The Doctor smiles for the first time in what feels like years. "Brilliant!" he exclaims, jumping to his feet. "What from?"
"Dragons," the girl tells him. "They've escaped, and they're everywhere! We need to catch them before they eat everyone up!"
"Can't have that, can we?" the Doctor says, hands in his pockets. "What do we do when we catch them?"
"Send them home, of course," she replies. "They can't help being dragons."
"That's true," says the Doctor, then, because he's always wanted to be ginger and it's the right thing to do, "What's your name?"
"I'm Lily. Who're you?"
The Doctor bows, nearly falling over his own feet. "I'm the Doctor."
The girl squints up at him with green eyes, then she hold out her tree branch. "You'll need a magic wand to catch the dragons."
A flick of the wrist, and the Doctor produces his sonic screwdriver. "I've already got a magic wand," he says with a grin.
Lily looked at the sonic screwdriver, then at her stick, then shrugs. "Mine's got more mud on it."
"Is it magic mud?"
"I dunno, but it might do!" With that, Lily turns on her heel and races off into the field.
The Doctor helps Lily build a dragon catcher between two trees, made of packing string and foil and a shiny blue button that falls out of his pocket (it is no fault of his own that he ends up dangling from a tree, thank you very much). They sit in the sun and wait for dragons to appear, and Lily tells the Doctor in very confidential terms that she thinks she can do magic.
The Doctor hems and haws, tapping his shoe against a convenient rock. It's likely, even though he can't tell her that. She can't be older than thirty. No, five. Or eight. The age of human children always confuse him.
His sonic screwdriver could tell him if she had the special sort of energy human call "magic", but where is the fun in that? How do you tell a little girl that she is magical?
How do you tell a little girl that she is not?
"If you were magic, what would you do with it?" the Doctor asks, tugging on the string attached to the dragon net.
Lily throws her hands up in the air. "I'm going to help people," she declares. "And I'm going to ride a dragon, and I'm going to make potions to turn people into frogs and everything!"
She jumps up and runs to the other side of the glen, then back. She's halfway up the tree to check the dragon net, when she tilts her head to one side, listens for a moment, then slides to the ground.
"Mum's calling for tea," she says. "Do you want to come?"
The Doctor does; he loves a nice cup of tea, but he needs to get back to his TARDIS before the old girl works herself into a full-blown sulk. "Nah, you go on."
Lily sets off at a run, waving back over her shoulder. "Goodbye Doctor!" she calls, voice drifting away on the wind.
As she runs, the Doctor sees a glimpse of her future, stretched out in an invisible thread that snaps as he reaches for it. He pauses, sitting beneath a tree, hand outstretched for a future that's not his to see.

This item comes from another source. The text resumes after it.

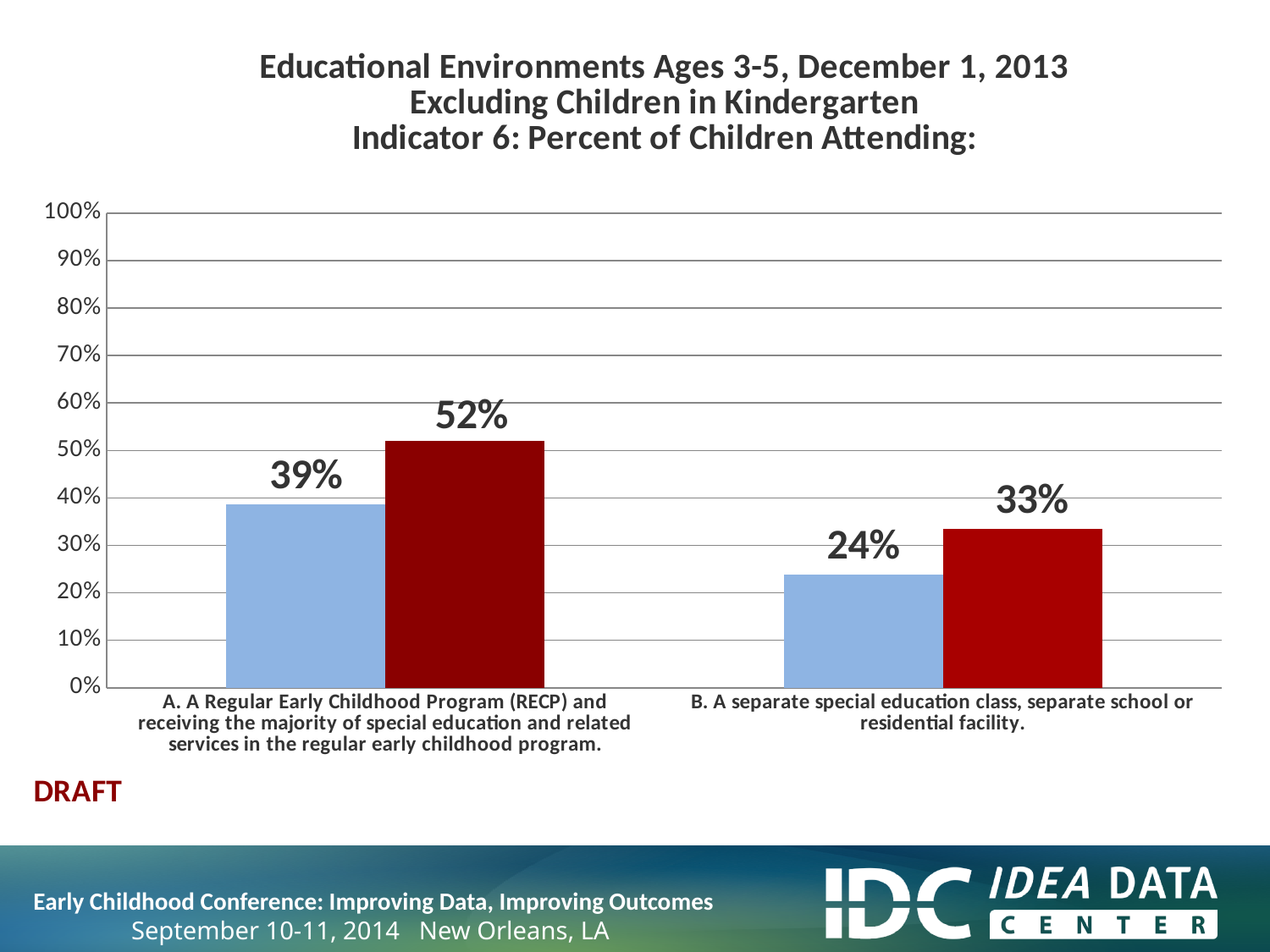
Which is larger: the light blue bar for category A or the dark red bar for category B? the light blue bar for category A (39%) Which bar has the highest value in the chart? the dark red bar for category A (52%) Which bar has the lowest value in the chart? the light blue bar for category B (24%) How many categories are shown on the x axis of the chart? 2 What is the value of the light blue bar for category A (A Regular Early Childhood Program)? 39% What is the difference between the dark red and light blue bars for category A? 13% What is the value of the light blue bar for category B (A separate special education class, separate school or residential facility)? 24% What is the value of the dark red bar for category A (A Regular Early Childhood Program)? 52% What is the title of the chart? Educational Environments Ages 3-5, December 1, 2013 Excluding Children in Kindergarten Indicator 6: Percent of Children Attending: What is the value of the dark red bar for category B (A separate special education class, separate school or residential facility)? 33% What kind of chart is shown on the slide? bar chart What is the difference between the dark red and light blue bars for category B? 9%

The sun is setting by the time he drags himself to his feet, tired and cold and so, so old. He walks across that quiet, lonely field, hands in his pockets.
Humans are born to die, but he's a time traveler. He can always be in the time they have alive, dancing on the edges of their lives... but at the end of it all, everywhere he walks, there are the echoes of small bones from where life once existed.
The Doctor shakes his head, unlocks the TARDIS door, and steps inside.
There's nothing he can do for Lily now. It's time to move on.